近場の無縁だからこそ【甲府滞在記】

15:44
武田信玄公御墓所。

人の墓を写真撮影するのはどうかとも思うが、このお墓の前でダブルピースしてイエーイ、という写真じゃないのでご容赦いただければ。失礼のないよう、ちゃんとご挨拶はした。

このお墓はちょっと特殊で、カメラでは全景を撮影できなかった。

いわゆるふつうの「墓石」があって、それを取り囲むように石柱による柵が周囲にあって、門がある。

そして門の外には、屋根付きのあずまやのような建物がある。

おそらく、この屋根の下ならば、雨の日でも法要ができるということなんだと思う。

地元の有志が4月12日の法要の際には「ありし日の国主を偲んでおります」とのこと。

生きている頃を知っている人ならばともかく、400年以上前の歴史上の人物について偲ぶ、というのはちょっとおもしろい表現だと思った。それだけ、この近所の人にとっては馴染み深い存在ということなのだろう。

それにしても、仏教的には「没後400年」というのはどういう扱いになるのだろうか?

  • 輪廻転生しているからもう別の人に生まれ変わってるよ説
  • 戦国武将は戦争で多くの人を殺めているので、地獄に落ちたよ説
  • 死後の世界でどうなっているかはともかく、墓所で偉人を敬うのはいいんじゃないですか説

など考えられるけれど。

このあたりの地図。写真だとちょっとわかりにくいけれど写真右側の14番と書かれているところが武田信玄墓所。

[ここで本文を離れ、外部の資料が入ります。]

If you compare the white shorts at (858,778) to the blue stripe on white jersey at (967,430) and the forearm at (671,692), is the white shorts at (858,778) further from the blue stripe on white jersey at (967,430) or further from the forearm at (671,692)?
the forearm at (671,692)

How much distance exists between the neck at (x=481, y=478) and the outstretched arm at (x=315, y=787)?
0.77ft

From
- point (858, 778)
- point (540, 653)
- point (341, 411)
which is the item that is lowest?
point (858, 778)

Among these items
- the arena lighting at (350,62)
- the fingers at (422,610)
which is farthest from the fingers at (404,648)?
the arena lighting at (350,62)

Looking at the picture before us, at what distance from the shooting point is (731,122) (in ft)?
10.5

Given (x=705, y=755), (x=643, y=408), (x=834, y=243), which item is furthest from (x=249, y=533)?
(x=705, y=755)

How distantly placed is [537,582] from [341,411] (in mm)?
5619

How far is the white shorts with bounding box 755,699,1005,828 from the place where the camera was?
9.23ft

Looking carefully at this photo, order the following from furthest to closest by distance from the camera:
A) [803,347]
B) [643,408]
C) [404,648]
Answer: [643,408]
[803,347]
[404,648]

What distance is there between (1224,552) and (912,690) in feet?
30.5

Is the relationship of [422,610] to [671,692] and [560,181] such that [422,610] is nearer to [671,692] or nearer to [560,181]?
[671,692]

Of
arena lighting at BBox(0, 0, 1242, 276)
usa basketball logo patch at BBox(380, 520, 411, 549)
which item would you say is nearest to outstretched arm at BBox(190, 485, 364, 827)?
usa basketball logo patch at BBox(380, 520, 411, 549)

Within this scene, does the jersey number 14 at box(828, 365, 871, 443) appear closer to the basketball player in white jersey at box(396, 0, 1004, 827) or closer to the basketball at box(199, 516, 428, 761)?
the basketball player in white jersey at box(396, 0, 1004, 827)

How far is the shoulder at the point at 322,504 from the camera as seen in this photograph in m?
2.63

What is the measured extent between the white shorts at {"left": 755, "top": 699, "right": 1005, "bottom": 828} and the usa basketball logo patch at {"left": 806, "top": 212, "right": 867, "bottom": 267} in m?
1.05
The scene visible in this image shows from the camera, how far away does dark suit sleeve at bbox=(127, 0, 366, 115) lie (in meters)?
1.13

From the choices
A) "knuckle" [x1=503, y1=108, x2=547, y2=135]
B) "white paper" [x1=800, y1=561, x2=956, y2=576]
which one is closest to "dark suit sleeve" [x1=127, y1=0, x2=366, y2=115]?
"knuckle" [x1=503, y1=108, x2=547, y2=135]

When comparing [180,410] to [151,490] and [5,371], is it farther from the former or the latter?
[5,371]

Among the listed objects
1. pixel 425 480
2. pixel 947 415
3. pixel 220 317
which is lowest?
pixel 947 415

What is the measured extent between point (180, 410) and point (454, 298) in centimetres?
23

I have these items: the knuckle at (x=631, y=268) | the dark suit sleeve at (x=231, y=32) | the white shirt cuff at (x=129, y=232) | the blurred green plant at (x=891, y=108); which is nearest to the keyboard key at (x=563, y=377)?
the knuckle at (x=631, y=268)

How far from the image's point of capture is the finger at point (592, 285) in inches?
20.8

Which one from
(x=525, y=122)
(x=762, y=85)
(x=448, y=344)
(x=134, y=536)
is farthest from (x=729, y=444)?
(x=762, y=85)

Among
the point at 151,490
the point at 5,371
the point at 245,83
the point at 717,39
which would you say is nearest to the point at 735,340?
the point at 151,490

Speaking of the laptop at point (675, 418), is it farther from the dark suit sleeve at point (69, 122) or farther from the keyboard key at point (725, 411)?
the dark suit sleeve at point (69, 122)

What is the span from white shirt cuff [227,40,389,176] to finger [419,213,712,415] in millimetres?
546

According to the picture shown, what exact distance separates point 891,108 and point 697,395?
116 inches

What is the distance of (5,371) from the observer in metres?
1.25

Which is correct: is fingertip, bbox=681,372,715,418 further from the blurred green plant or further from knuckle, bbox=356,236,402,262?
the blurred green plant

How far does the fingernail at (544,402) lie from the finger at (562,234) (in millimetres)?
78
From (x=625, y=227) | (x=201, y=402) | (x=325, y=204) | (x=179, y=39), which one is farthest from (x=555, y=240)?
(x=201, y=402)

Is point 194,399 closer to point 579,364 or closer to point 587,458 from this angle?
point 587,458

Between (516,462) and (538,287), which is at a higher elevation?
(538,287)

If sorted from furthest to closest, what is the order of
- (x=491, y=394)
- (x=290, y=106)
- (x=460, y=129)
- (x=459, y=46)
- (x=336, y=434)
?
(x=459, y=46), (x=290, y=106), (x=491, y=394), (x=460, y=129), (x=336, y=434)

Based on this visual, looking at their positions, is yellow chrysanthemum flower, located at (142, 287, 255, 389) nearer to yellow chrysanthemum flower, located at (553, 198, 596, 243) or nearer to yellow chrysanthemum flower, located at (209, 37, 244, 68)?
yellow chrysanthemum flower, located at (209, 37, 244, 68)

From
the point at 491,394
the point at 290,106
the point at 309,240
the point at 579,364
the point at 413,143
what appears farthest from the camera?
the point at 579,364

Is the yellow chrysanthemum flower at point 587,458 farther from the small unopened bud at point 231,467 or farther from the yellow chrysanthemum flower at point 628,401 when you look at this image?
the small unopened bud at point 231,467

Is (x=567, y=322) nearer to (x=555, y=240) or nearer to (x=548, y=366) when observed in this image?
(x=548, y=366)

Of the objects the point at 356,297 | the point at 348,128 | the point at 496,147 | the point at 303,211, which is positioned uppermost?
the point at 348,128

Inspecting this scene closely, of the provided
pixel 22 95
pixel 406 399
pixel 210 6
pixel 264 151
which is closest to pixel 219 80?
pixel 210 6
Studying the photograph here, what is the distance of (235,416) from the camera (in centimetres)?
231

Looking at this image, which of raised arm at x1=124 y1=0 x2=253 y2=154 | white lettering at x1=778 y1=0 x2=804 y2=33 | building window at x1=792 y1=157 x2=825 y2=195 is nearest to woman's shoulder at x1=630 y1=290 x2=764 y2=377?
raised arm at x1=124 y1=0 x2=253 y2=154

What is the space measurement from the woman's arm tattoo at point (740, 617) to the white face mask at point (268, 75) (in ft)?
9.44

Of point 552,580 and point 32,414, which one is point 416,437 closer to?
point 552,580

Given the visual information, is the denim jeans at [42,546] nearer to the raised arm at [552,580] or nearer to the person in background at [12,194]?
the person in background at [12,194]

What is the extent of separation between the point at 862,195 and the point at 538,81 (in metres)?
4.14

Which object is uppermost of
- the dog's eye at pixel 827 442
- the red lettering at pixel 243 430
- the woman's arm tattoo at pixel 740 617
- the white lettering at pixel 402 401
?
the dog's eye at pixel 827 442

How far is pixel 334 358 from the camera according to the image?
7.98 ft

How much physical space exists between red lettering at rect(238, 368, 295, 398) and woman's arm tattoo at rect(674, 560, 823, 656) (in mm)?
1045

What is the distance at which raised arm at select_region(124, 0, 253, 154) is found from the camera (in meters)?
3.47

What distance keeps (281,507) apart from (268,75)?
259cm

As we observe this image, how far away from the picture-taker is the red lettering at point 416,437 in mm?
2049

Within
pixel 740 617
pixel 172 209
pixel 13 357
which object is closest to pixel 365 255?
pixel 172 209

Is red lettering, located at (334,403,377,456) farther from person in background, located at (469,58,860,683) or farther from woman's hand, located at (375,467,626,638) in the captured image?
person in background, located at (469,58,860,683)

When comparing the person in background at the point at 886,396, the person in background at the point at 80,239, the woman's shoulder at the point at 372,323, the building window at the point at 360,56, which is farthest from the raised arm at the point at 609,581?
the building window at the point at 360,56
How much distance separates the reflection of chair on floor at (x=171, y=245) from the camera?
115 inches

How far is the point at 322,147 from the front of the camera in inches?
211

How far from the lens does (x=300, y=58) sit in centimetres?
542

さてこれから、地図の中央に描かれている武田神社に向かう。

15:54
まるでお城のような石垣と、お堀で頑丈に囲まれたところに鳥居がある。ここが武田神社。

「動かざること山のごとし」でおなじみの言葉が幟になって、はためいていた。

ただ、これは「漢字」ということでちょっと地味だったようだ。長野県東部から群馬県界隈でやたらとよく見る、真田の六文銭マークと比べるとそこまで「毎度毎度、山梨のいたるところで見かけるもの」ではない。

武田神社全景。

躑躅ヶ崎(つつじがさき)と呼ばれる館に武田信玄が住んでいたのは有名な話だけど、それがここにあったということらしい。

16:05
御朱印記帳所が拝殿前にプレハブ小屋であった。工事現場みたいなプレハブだとさすがに風情がない、と思ったのだろう。木目調の外装にして、ちょっとウッディにしてみました感が味わい深い。

肝心の記帳所は閉まっていて、拝殿脇の授与所で受け付けてますよ、という張り紙が窓に貼ってあった。最初からそれでいいのに、と思うけどどうしたんだろう。正月の大混雑時用に臨時のプレハブを建てて、それが2月になってもまだ残っているだろうか。または、戦国無双だとかBASARAだとかで、戦国武将好きの人が増えたので、「聖地巡礼」ばりにここを訪れ、御朱印を求める人が多いのか。

15:59
武田神社拝殿。

もちろん主祭神は武田信玄。

武神、という点では中国や台湾における関帝廟的な位置づけ・・・というのはちょっと無理があるか。

1919年創建、ということなので大正時代に入ってから作られている。

今、いかに功績がある人でも、死後に神社として祀られることはないと思う。新興宗教でも始めない限りは。人が神社の主祭神になるのって、(当時は現人神だった明治天皇=明治神宮を除いて)乃木希典将軍が祀られている乃木神社が最後なんじゃあるまいか。

いや、そりゃ勝手に神社を作って勝手にお祀りするのは人の自由だけど、一部の人だけでなくこうやって広く参拝するような、したくなるような神社という規模ではなかなか存在しない。

こういうとき、二礼二柏手一礼という神道形式でお参りするのが正しいのかどうか、ちょっと困惑する。ええと、いちおうお辞儀はしておこう。表情はどうしようか。ニッコリ笑顔で会釈するのがいいのか、神妙な顔がいいのか。

境内の一角に古井戸があった。

信玄公御使用井戸、だそうだ。

しっかりと石組みがされた井戸で、まだ水脈は枯れていなかった。これを飲めばあなたも信玄になれる!・・・という商売ができそうな気がするけれど、たぶんご利益としては駄目だろうな。

16:10
武田神社のお参りを終え、境内をあとにする。

境内を出たところからの眺め。まっすぐの道路があり、ここを突っ切ったところが甲府駅。

このあたり道がまっすぐなのは、武家屋敷が並んでいたかららしい。

見てよこの坂道。きれいな坂道で感心するけれど、電動アシスト付き自転車じゃなかったら甲府駅からここまでやってくるのは大変だったに違いない。